Activity →
From the essay on the constitutional right to privacy, extract the passage that opens with the words containing "While the word" and closes with "sodomy and abortion.".

Page text →

PRINCETON, N.J. – WHEN John Roberts, President Bush’s nominee for chief justice of the Supreme Court, told the Senate Judiciary Committee last week that “the right to privacy is protected under the Constitution in various ways,” some saw this as contradicting a memo he wrote while serving in the Reagan administration in which he referred to the “so-called ‘right to privacy.”‘ The confusion may stem less from Judge Roberts’s lack of candor than from the political and legal morass brought on by a string of dubious decisions by the Supreme Court over the last 40 years.
While the word “privacy” does not appear in the Constitution, this does not mean privacy rights are not protected. Certain provisions plainly protect people against governmental intrusion, like the Fourth Amendment’s ban on “unreasonable searches and seizures.” And these provisions have implications that extend beyond what the framers could possibly have envisioned; by logical extension, the Fourth Amendment protects people’s electronic files just as it protected the parchment letters of the late 18th century.
Nearly everyone recognizes these privacy protections. Where dispute breaks out is on the question of whether the Constitution contains a generalized right to privacy of the type used by judges to invalidate laws prohibiting contraception, sodomy and abortion.
The idea of a general constitutional right to privacy has wide public support, especially in liberal circles where people approve of the uses to which it has been put. But even supporters have to admit that judges who have invoked this putative right have been unable to identify a constitutional basis for it. Tellingly, none has asserted that the framers and ratifiers intended to create a generalized privacy right in whose name abortion, for example, could be immunized from legal regulation. Before the Supreme Court’s decision to inject itself into the abortion fight, it was widely considered the right of legislatures to determine such matters.

Records from a data collection

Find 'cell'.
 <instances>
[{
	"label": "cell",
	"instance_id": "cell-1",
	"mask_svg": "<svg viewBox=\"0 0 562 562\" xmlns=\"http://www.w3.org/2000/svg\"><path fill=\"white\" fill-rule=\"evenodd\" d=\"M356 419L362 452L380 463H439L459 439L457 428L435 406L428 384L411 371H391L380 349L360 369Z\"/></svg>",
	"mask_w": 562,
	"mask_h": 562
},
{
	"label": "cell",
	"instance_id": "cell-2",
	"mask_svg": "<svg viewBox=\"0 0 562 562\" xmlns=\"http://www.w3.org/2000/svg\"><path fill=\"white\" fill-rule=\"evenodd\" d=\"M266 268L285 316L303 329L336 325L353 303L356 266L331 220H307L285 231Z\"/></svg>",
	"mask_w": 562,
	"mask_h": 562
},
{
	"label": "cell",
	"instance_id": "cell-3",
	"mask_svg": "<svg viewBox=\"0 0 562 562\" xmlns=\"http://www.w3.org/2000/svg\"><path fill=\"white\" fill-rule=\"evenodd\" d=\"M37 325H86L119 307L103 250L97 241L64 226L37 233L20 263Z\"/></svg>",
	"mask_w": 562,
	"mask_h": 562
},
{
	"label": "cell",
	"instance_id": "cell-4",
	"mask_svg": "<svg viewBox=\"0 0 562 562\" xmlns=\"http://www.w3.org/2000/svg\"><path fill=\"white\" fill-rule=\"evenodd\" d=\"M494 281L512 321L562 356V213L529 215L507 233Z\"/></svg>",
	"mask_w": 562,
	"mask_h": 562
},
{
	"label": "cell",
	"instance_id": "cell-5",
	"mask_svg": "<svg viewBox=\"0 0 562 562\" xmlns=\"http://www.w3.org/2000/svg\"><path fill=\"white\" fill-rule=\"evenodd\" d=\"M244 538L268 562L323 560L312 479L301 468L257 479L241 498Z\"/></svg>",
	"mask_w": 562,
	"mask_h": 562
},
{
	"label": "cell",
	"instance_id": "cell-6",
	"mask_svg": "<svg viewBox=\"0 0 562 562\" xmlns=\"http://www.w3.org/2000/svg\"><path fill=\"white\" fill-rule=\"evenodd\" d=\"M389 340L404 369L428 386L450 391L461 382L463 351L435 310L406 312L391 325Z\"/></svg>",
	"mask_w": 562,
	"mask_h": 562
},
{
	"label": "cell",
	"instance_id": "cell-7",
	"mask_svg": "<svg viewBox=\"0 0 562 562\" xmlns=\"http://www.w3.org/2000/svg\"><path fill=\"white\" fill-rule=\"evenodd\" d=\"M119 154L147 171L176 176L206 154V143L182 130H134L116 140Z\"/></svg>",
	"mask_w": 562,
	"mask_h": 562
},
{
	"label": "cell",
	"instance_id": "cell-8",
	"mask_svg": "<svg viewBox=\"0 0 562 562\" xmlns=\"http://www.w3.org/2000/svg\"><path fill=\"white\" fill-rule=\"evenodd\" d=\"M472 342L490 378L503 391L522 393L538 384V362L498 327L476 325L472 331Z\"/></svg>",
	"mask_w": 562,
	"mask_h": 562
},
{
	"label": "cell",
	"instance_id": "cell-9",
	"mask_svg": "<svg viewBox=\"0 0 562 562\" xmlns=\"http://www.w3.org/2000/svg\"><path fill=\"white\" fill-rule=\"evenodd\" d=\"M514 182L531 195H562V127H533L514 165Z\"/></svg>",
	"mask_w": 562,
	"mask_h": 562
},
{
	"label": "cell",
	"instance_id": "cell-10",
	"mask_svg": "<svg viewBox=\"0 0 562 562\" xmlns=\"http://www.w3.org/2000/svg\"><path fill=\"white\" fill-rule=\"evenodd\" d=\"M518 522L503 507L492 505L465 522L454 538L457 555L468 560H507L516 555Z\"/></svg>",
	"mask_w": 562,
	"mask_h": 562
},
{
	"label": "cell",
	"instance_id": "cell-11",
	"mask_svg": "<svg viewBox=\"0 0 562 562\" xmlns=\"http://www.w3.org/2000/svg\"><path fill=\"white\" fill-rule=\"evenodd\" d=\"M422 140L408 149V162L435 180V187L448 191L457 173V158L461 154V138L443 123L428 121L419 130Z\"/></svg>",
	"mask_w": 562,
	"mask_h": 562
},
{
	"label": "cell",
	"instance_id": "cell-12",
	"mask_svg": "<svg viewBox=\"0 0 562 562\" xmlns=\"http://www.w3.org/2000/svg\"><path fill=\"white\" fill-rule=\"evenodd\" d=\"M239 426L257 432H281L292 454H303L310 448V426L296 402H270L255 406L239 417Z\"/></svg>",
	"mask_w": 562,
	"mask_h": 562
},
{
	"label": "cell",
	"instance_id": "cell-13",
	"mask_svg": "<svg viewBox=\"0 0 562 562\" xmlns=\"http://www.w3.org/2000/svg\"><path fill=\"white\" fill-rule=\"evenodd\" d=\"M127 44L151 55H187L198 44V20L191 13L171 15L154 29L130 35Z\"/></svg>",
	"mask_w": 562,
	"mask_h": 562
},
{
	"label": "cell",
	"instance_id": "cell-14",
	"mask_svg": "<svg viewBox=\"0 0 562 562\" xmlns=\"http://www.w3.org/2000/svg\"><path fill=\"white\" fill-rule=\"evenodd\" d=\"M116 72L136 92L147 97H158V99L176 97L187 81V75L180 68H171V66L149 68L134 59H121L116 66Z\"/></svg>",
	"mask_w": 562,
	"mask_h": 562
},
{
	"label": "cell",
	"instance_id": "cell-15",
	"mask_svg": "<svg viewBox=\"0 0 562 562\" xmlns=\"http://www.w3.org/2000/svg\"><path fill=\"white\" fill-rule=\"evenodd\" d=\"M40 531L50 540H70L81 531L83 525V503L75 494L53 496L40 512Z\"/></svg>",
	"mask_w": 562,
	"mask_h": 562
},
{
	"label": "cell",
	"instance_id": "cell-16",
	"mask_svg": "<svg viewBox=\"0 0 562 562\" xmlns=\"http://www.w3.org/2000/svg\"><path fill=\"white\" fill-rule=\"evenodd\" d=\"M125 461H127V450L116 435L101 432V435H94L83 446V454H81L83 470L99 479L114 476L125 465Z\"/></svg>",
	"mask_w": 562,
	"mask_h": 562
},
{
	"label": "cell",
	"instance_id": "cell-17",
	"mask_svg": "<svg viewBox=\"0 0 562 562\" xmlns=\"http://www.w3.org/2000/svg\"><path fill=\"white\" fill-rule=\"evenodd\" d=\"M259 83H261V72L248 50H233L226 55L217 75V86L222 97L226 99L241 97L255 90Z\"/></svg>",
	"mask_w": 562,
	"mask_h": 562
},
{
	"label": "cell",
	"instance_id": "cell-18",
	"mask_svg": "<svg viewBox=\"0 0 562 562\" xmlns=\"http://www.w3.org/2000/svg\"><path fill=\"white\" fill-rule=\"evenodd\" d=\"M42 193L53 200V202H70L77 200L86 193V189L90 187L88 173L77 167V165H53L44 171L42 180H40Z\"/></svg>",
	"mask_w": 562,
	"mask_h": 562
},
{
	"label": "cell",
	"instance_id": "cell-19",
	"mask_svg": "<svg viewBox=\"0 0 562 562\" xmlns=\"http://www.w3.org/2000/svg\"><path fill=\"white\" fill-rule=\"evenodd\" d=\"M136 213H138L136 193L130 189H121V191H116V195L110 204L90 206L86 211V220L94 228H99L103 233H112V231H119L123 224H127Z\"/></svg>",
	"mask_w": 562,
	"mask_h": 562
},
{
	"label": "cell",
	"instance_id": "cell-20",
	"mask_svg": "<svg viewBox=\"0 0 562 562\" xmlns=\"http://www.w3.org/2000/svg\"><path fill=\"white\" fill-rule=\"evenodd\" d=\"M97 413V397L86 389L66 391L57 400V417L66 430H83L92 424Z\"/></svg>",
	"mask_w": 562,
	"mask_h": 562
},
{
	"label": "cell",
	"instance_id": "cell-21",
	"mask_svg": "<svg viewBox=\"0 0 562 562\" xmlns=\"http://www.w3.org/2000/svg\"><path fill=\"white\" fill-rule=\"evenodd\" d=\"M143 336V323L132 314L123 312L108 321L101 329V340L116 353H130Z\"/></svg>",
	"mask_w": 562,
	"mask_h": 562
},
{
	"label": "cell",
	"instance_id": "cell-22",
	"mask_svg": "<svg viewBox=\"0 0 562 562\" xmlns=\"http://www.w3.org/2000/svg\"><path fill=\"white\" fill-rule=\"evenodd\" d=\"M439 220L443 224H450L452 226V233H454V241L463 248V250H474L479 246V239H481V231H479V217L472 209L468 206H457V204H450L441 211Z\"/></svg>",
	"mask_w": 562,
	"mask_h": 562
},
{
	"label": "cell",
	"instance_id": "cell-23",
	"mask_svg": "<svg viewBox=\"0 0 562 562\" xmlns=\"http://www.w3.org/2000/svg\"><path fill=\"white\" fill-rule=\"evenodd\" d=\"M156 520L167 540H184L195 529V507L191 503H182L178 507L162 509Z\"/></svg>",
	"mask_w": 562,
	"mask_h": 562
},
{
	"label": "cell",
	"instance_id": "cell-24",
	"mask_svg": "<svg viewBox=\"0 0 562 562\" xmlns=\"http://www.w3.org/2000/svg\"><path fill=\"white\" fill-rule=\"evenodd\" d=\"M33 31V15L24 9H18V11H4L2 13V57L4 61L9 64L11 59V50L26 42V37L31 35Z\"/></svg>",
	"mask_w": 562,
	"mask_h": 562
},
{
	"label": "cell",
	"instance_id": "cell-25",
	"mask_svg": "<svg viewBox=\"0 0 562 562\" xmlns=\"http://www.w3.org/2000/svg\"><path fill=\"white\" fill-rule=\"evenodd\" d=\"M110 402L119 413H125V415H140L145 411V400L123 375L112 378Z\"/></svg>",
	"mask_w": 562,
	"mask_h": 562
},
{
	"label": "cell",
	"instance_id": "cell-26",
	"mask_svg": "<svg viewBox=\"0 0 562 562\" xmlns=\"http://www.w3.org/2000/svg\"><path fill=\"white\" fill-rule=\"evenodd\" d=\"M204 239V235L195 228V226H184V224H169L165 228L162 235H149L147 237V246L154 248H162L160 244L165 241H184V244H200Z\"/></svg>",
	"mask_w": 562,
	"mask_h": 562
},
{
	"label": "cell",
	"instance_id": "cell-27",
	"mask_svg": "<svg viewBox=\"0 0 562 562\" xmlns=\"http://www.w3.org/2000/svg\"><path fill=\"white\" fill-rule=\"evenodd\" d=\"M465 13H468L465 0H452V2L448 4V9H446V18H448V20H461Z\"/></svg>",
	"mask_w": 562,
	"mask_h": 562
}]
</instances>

Written response →
While the word “privacy” does not appear in the Constitution, this does not mean privacy rights are not protected. Certain provisions plainly protect people against governmental intrusion, like the Fourth Amendment’s ban on “unreasonable searches and seizures.” And these provisions have implications that extend beyond what the framers could possibly have envisioned; by logical extension, the Fourth Amendment protects people’s electronic files just as it protected the parchment letters of the late 18th century.
Nearly everyone recognizes these privacy protections. Where dispute breaks out is on the question of whether the Constitution contains a generalized right to privacy of the type used by judges to invalidate laws prohibiting contraception, sodomy and abortion.